The setup for this Lake is that a body in a suitcase washes ashore on a Sydney beach. Moss’s police detective Robin Griffin is handling the case, along with Gwendoline Christie — Brienne of Tarth from Game of Thrones — who plays a cop named Miranda who’s assigned to be Robin’s partner in investigating the death. Cut to a suburban home, where a squabbling, separated couple — played by Nicole Kidman and Ewen Leslie — are united in worry about the hostile behavior of their adoptive daughter, Mary (Alice Englert, who’s also Campion’s daughter), who is attracted to an older, weird, possibly violent man named Alexander, who is also known as Puss (David Dencik).

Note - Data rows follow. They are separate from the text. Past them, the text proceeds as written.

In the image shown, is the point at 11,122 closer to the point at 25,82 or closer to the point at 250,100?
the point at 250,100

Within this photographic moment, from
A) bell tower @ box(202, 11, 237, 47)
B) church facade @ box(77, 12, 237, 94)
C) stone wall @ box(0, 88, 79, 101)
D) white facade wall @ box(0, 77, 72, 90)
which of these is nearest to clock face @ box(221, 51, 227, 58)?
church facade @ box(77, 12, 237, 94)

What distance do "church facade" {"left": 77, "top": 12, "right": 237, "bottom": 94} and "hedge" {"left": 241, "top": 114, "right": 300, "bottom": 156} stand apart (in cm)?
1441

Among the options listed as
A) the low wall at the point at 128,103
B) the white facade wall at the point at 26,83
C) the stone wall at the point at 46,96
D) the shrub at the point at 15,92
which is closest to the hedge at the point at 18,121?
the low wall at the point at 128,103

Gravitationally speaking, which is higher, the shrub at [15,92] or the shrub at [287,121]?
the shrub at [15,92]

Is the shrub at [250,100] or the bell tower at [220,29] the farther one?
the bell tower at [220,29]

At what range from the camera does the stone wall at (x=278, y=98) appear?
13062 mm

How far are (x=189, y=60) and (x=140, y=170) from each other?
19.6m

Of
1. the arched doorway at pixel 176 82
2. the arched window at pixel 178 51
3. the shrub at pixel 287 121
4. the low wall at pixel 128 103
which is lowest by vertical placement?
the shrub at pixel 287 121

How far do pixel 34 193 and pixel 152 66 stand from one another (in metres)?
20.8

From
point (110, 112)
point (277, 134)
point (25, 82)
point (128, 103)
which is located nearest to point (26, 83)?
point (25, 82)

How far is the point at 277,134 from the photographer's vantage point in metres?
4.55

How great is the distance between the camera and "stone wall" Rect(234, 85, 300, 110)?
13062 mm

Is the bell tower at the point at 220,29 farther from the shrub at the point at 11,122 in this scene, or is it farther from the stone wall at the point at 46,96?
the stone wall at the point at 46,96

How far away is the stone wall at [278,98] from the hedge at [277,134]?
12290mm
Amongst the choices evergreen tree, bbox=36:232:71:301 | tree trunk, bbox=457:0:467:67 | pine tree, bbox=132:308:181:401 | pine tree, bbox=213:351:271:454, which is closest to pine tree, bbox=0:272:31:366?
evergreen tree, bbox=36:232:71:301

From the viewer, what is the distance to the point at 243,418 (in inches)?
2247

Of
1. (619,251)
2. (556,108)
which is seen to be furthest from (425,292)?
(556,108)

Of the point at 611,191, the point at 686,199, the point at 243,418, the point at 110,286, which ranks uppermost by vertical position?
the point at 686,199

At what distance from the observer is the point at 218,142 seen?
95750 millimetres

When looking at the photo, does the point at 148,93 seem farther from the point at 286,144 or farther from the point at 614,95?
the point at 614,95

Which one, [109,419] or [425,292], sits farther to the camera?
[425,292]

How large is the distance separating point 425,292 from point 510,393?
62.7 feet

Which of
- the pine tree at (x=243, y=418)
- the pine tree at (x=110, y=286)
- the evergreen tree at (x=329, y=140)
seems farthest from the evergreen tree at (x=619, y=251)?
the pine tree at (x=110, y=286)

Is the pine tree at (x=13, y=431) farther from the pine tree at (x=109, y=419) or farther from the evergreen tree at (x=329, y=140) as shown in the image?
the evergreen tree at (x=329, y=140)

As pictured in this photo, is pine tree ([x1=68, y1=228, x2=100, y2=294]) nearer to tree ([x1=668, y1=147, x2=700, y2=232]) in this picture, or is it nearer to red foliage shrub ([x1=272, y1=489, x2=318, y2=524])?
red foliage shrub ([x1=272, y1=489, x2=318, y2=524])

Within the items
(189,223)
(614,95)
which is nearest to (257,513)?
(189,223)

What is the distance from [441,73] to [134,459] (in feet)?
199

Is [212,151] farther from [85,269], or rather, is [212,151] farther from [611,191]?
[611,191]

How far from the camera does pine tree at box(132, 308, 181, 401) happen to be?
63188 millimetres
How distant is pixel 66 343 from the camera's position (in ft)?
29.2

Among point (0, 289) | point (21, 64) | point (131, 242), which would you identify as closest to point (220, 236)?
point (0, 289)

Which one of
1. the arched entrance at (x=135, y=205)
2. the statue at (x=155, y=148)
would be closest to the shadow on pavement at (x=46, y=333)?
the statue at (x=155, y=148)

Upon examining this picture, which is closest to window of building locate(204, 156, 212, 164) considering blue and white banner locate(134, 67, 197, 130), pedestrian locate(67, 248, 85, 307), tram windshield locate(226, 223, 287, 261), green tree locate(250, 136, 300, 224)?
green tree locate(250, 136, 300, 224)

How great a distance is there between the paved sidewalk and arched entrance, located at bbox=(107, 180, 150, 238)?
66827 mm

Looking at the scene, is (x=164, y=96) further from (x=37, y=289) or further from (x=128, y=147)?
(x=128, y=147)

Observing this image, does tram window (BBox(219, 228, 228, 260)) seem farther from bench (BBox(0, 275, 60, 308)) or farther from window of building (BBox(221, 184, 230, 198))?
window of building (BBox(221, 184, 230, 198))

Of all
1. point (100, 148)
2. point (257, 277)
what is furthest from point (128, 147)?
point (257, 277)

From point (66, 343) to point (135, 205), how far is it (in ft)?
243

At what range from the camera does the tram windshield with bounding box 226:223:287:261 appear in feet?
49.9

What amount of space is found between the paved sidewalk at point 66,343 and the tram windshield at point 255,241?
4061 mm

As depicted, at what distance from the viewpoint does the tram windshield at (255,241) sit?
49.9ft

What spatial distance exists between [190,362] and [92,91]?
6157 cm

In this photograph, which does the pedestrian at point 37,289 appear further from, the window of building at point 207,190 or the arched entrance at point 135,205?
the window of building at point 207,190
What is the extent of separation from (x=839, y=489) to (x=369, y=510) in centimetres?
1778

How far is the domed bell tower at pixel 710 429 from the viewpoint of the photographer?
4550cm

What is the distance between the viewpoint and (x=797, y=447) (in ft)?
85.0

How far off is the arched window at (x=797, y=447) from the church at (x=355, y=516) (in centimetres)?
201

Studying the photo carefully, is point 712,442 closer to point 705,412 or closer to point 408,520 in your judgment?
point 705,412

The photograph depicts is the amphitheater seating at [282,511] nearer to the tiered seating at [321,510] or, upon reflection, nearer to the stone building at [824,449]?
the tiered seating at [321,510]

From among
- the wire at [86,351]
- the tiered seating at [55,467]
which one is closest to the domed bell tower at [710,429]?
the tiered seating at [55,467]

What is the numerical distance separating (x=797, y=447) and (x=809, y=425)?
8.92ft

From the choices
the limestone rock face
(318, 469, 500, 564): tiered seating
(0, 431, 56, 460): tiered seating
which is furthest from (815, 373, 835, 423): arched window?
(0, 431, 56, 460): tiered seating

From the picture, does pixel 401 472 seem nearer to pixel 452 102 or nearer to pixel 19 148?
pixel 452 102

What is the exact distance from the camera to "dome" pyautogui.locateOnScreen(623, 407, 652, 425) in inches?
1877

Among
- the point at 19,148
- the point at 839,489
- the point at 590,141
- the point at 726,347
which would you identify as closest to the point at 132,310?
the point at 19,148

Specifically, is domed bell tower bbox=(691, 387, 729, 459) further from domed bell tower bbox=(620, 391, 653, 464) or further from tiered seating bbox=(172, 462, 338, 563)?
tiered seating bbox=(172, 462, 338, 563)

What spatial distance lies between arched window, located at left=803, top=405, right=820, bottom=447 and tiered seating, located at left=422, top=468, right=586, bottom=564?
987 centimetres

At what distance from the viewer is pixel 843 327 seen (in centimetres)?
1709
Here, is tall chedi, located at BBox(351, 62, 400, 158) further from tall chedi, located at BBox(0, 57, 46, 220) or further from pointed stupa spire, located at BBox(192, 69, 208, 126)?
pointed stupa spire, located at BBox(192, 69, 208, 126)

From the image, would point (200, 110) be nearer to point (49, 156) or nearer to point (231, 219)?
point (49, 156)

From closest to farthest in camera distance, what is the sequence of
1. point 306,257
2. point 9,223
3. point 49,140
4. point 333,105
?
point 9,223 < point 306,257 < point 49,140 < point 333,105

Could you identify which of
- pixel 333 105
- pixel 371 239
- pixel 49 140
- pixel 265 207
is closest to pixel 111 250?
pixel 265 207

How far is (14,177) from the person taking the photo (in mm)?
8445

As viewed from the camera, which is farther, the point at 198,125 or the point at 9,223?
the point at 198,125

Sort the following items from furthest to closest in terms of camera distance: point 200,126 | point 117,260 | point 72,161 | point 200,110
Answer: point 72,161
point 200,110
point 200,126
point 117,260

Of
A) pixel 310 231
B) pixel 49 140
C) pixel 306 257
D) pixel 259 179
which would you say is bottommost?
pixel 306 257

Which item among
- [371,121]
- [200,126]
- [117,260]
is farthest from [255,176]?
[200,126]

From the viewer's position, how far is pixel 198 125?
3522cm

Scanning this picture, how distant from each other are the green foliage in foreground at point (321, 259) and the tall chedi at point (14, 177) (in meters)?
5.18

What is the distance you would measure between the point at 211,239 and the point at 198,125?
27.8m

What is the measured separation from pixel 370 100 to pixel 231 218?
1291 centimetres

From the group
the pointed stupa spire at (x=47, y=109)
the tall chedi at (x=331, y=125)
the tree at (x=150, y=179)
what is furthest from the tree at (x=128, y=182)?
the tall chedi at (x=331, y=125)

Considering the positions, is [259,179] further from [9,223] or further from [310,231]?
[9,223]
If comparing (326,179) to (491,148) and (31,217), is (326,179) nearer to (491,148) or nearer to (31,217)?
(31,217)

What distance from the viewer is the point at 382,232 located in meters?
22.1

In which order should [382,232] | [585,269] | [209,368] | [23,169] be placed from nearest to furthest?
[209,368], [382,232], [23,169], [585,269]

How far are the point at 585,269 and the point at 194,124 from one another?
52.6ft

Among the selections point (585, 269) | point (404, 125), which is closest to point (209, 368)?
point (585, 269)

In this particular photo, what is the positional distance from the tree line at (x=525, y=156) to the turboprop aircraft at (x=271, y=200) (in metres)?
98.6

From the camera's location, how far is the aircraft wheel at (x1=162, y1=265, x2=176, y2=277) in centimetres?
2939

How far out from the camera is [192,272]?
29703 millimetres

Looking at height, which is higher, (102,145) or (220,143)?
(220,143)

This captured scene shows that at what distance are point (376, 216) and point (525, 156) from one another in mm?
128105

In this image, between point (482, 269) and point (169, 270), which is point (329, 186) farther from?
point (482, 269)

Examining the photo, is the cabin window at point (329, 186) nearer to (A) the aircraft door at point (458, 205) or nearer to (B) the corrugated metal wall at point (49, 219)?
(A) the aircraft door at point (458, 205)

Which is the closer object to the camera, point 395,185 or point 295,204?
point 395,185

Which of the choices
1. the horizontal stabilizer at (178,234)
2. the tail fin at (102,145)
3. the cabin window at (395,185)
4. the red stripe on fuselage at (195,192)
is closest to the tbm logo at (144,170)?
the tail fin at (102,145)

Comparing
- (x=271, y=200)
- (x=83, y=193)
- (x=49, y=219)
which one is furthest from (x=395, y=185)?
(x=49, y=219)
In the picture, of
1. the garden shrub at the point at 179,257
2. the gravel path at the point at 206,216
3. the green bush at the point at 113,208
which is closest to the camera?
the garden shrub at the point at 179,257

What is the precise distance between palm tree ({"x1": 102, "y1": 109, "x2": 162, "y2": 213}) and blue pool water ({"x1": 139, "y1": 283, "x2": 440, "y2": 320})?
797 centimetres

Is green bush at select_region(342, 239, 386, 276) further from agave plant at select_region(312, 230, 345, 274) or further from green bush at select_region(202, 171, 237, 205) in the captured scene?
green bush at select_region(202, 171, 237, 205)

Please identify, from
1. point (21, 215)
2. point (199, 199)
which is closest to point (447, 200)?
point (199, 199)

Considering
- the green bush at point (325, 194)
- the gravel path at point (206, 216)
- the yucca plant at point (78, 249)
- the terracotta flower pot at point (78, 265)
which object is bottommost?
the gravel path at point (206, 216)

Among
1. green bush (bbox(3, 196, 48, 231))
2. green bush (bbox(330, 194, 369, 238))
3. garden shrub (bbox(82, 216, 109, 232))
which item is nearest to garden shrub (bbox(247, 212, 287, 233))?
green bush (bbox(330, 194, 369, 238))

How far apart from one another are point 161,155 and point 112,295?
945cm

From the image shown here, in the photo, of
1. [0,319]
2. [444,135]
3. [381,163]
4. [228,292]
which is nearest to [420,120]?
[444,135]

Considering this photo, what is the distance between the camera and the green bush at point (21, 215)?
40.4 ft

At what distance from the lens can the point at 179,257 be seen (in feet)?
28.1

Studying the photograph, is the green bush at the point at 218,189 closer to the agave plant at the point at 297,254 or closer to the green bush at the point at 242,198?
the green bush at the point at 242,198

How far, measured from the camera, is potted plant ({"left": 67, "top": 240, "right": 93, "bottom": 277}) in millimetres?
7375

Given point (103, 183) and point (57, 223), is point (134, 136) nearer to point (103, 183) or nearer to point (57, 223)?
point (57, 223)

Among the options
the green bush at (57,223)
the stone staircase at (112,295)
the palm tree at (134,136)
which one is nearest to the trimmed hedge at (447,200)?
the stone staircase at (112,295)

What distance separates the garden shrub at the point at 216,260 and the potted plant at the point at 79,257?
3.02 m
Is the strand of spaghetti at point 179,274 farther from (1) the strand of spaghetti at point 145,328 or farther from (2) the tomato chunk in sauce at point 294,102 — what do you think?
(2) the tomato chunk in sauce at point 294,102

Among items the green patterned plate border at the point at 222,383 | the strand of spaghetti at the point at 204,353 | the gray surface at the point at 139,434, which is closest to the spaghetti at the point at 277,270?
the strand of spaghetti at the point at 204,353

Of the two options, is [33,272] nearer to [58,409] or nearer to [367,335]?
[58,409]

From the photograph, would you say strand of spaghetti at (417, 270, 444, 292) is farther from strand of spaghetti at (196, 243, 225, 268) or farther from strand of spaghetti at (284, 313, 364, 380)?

What’s the connection between Moss’s plot and Kidman’s? Teenaged Mary is Robin’s biological daughter, whom she gave up for adoption when she was herself a teenager. And Mary’s Alexander teaches English to Asian girls working in a local brothel, one of whom may be the corpse in the suitcase. This is the first stretch in believability in China Girl: A prime suspect in Robin’s investigation just happens to be the boyfriend of her daughter?

The opening hour of this six-episode series is very strong — the arguments between Mary and Kidman’s Julia are devastatingly painful and realistic. Kidman, sporting gray corkscrew curls and thoroughly inhabiting the role of a middle-aged academic who has thrown over her husband in favor of a female lover, is especially good. (Kidman occupies the same strong eccentric woman place that Holly Hunter held in the first Lake.) Unfortunately, the rest of China Girl begins to slip and slide into something else entirely.

This is the kind of thriller that asks us to believe that Moss’s Robin, whom we are pointedly shown is a tough fighter of a cop, could be overpowered and nearly strangled by a man in a wheelchair — who rises out of his chair, pulls off his belt, and wraps it around her neck before she begins resisting. Robin escapes death by brandishing a cigarette lighter, which she uses not to burn her attacker but to reach around him and set fire to some curtains behind her — an awfully roundabout means of defense. Furthermore, Lake suggested to me that there are vast cultural differences between America and Australia. In Lake, an employee (in this case, Robin) feels free to ask her boss, in the most casual, conversational manner, whether he frequents brothels. Sure, he replies, “I used to.” Is this typical of your chats with the boss? Another police officer asks Robin to have an affair with him in a room full of their colleagues, and everyone falls silent, gazing and patiently waiting for Robin to respond.

The ultra-creepy Puss holds an unaccountable spell over Mary. Initially, their union makes some sense: You feel that maybe, spending a lot of time with a stringy-haired lout who lives in a bordello spouting anarchistic philosophy — hey, it’s just Mary’s way of rebelling against her square parents, right? But after Puss insults the adoptive parents viciously, paws Mary in public to the point where he is thrown out of a party, and turns her out as a prostitute on the street, I must admit I hooted in disbelief when Mary asked her parents, in all seriousness, “Do you like him?”

China Girl takes a few plot twists to keep the murder mystery going, but it becomes obscured by the constant insults and injuries suffered by Robin. Moss, who’s suffered quite enough in The Handmaid’s Tale, endures even more pain here for reasons less coherently explained. Moss gives a terrific performance, but it’s not enough to keep this Top of the Lake afloat.

Top of the Lake: China Girl airs Sundays at 10 p.m. on SundanceTV.